Source material:

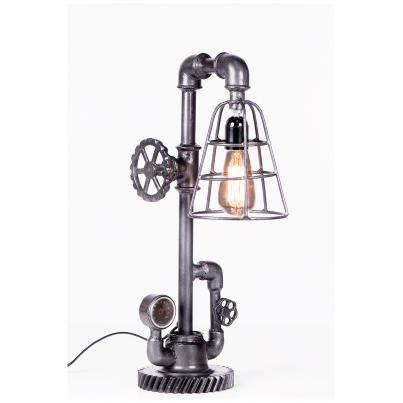 Iron Cage Table Lamp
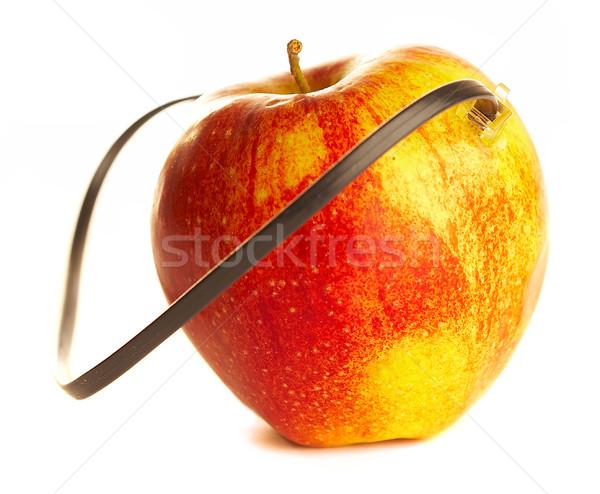 Friss alma csatolva kábel fehér számítógép Stock fotó © cookelma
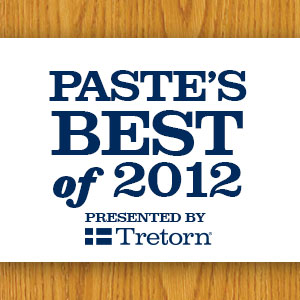 The 10 Best Entertainment Podcasts of 2012 (12/18/12)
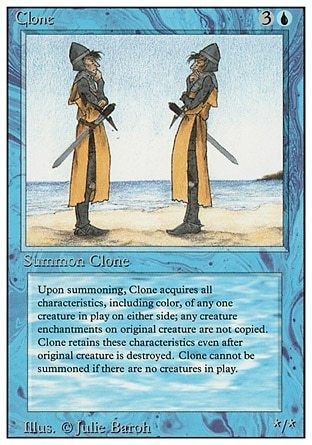 CLON / CLONE (REVISED)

Exercise goal: Leave out the pictures. Transcribe the rest of the listing above exactly.

Solution for this task:
 Iron Cage Table Lamp
 Friss alma csatolva kábel fehér számítógép Stock fotó © cookelma
 The 10 Best Entertainment Podcasts of 2012 (12/18/12)
 CLON / CLONE (REVISED)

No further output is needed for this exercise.